(GIVEN TEXT)
+-------+

= Patricia Wiltshire =

Forensic ecologist, botanist and palynologist

Patricia Wiltshire (born 16 February 1942) is a forensic ecologist, botanist and palynologist. She has been consulted by police forces and industry in almost 300 investigations in several countries and has been instrumental in solving several high-profile crimes, including the killings of Sarah Payne and Milly Dowler, the cold case of Christopher Laverack, the Soham murders, and the Ipswich serial murders.

==Early life and education==
Wiltshire was born in 1942 in the coal-mining valleys of Monmouthshire, South Wales. When she suffered severe burns in a home accident at the age of seven, followed by repeated chest infections that permanently damaged her lungs, her education was put on hold. She spent her convalescence reading encyclopaedias. After working as a medical laboratory technician (1960–1964), she moved on to a career in the business world and then studied botany at King's College London (1970–1973). She lectured there for several years in microbial and general ecology before taking up a post at the Institute of Archaeology at University College London. She was later responsible for setting up a Masters' course in forensic archaeological science which ran successfully and continued after she left UCL.

==High-profile cases==
As a forensic scientist in the Soham murder inquiry, Wiltshire's analysis of soil and plant evidence from clothing, footwear, and a vehicle, yielded trace evidence that linked Ian Huntley to the place where the victims (Jessica Chapman and Holly Wells) were found. Observation and experimentation of plant growth at the deposition site enabled her to estimate the time that the girls had been placed in the ditch very accurately. Her evidence was important in the conviction of Ian Huntley.

+-------+

(STUDY QUESTIONS)
**A)** According to the article on Patricia Wiltshire, where did she study botany?
**B)** List every crime case that the article on Patricia Wiltshire names in its opening summary as one she helped solve.
**C)** Quote the article on Patricia Wiltshire from "Patricia Wiltshire (born" to "Ipswich serial murders.".

(SUPPLIED MATERIAL)
+-------+

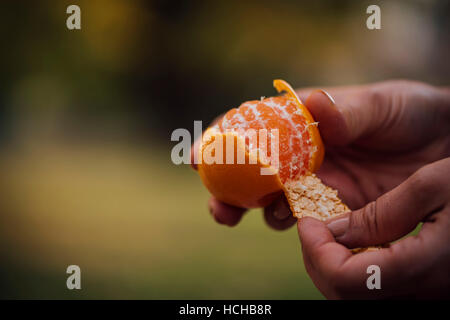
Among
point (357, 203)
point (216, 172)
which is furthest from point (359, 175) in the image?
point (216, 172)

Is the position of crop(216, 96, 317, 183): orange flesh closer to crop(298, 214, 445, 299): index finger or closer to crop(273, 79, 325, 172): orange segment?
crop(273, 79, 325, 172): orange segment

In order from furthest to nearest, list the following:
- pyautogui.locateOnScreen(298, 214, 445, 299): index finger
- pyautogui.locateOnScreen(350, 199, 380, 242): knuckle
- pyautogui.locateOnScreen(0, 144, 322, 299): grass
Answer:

+-------+

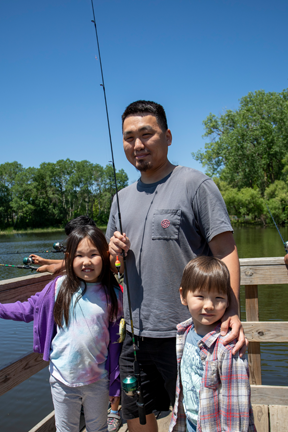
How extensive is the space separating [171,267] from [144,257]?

+-------+

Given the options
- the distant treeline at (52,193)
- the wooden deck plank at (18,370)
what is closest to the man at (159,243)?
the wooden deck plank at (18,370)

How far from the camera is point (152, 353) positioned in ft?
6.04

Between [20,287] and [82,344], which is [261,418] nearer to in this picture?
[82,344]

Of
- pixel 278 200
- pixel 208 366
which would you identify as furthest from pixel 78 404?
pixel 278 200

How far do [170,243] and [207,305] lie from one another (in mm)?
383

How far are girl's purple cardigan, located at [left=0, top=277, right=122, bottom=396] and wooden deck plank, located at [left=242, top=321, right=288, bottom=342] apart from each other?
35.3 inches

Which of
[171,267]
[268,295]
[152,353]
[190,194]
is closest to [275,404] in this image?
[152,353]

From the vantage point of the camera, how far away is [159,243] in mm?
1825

+-------+

(ANSWERS IN ORDER)
**A)** King's College London (1970–1973).

**B)**
- The killing of Sarah Payne
- The killing of Milly Dowler
- The cold case of Christopher Laverack
- The Soham murders
- The Ipswich serial murders

**C)**
Patricia Wiltshire (born 16 February 1942) is a forensic ecologist, botanist and palynologist. She has been consulted by police forces and industry in almost 300 investigations in several countries and has been instrumental in solving several high-profile crimes, including the killings of Sarah Payne and Milly Dowler, the cold case of Christopher Laverack, the Soham murders, and the Ipswich serial murders.